We characterized and tested a paper-based platform ("Aptapaper") for the upconcentration and analysis of small molecules from complex matrixes. As a proof of concept, we used two well-characterized aptamers, quinine and serotonin binding aptamers (QBA and SBA). We used specific aptamer-friendly conditions to ensure the correct folding and binding of both aptamers. We then characterized the QBA aptapaper system using fluorescence microscopy. We used paper spray ionization coupled with high-resolution mass spectrometry (PS-MS) to detect the target molecules. A washing step after the molecule's binding was incorporated to lower the limits of detection (LOD) and reduce matrix effects.

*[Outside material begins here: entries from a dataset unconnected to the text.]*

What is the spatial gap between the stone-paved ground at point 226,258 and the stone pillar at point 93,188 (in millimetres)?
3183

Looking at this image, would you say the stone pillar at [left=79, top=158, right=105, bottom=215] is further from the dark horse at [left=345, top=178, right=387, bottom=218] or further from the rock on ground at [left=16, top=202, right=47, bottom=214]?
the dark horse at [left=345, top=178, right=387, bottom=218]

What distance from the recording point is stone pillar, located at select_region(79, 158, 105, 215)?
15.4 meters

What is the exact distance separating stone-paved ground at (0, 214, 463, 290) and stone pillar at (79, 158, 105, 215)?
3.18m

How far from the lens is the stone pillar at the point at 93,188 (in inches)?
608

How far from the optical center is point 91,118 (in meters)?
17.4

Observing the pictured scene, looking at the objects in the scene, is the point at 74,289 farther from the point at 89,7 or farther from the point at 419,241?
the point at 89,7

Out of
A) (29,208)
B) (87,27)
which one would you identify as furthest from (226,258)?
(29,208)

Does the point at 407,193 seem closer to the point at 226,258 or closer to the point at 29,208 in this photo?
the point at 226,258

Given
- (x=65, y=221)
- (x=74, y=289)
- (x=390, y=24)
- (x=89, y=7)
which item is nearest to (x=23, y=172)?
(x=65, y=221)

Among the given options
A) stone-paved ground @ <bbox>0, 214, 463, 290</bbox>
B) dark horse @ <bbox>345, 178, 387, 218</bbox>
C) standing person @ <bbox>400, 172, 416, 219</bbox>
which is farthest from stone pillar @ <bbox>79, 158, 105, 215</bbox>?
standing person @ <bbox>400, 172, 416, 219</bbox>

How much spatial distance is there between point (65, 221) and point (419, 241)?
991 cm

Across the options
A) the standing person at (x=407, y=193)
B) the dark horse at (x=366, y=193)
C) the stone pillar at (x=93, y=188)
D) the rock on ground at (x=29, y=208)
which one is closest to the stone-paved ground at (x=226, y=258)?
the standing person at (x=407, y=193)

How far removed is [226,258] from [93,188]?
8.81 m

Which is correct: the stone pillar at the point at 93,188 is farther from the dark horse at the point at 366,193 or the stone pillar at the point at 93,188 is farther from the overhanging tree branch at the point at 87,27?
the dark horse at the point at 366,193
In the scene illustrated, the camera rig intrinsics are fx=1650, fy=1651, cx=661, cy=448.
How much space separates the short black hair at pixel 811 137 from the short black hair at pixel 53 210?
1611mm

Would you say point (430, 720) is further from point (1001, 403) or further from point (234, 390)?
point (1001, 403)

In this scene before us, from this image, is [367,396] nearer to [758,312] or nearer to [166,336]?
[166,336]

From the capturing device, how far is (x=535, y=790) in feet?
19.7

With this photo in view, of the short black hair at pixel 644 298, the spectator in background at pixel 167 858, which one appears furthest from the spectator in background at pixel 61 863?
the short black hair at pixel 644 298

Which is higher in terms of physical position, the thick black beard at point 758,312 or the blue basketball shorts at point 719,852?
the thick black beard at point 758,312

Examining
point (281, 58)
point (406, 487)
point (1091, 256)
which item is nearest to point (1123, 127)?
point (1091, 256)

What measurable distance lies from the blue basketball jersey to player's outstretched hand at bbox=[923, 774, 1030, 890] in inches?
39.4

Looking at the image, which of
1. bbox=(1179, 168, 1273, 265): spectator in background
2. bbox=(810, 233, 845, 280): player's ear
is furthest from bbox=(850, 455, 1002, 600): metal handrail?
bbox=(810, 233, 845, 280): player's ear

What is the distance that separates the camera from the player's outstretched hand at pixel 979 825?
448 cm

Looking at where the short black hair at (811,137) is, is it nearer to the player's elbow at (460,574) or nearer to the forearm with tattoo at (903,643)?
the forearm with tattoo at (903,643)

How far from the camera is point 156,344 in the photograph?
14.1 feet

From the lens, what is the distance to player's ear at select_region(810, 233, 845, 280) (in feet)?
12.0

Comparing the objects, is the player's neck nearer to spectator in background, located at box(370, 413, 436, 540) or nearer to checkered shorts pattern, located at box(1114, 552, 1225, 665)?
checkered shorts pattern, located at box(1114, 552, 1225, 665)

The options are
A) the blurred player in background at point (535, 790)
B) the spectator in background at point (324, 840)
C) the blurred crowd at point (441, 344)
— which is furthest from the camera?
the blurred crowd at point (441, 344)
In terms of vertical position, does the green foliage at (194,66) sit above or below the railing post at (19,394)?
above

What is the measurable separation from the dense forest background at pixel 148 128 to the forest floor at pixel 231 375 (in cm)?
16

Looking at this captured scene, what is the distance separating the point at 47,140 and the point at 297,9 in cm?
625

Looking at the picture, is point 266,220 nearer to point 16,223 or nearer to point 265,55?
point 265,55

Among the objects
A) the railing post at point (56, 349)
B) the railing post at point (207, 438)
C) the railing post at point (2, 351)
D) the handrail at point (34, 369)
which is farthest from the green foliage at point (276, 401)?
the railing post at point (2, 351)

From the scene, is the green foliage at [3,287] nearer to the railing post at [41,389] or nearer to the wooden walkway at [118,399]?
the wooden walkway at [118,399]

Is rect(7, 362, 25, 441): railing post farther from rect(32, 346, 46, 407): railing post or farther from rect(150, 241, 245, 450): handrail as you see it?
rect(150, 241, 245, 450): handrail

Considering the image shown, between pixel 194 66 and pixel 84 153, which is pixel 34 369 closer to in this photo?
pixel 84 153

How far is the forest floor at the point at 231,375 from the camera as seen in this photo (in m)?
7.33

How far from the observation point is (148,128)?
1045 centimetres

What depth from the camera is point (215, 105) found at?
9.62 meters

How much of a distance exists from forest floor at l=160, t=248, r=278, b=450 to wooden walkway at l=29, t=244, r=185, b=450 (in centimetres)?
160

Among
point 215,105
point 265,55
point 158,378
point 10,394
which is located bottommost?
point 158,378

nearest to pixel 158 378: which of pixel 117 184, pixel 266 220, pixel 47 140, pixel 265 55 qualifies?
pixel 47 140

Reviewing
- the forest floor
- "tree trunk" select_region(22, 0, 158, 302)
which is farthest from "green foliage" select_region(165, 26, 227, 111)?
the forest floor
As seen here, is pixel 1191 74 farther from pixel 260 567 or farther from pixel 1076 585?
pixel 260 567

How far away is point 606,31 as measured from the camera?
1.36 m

LODs were determined to be 81 pg/mLfor quinine 1.8 ng/m for serotonin, respectively, from different matrices. Random absorption was analyte-specific and observed for quinine but not serotonin. Based on the results obtained, we are now adapting the system to other aptamers of relevance in different areas that require the analysis of compounds present in low concentrations, such as environmental monitoring or food safety. The use of glass microfiber paper renders this approach low cost, and the sampling conditions allow non-experienced persons to collect samples from remote areas. In principle, selective binding and paper spray ionization can later be applied to more portable techniques such as miniature mass spectrometers. The shelf life of bound molecules on the aptapaper was investigated for 4 days with no sample loss for quinine, proving that the samples can be stored and sent to a facility for MS readout [1]. However, each aptamer must be tested separately to optimize the specific conditions necessary for the aptamer to fold properly.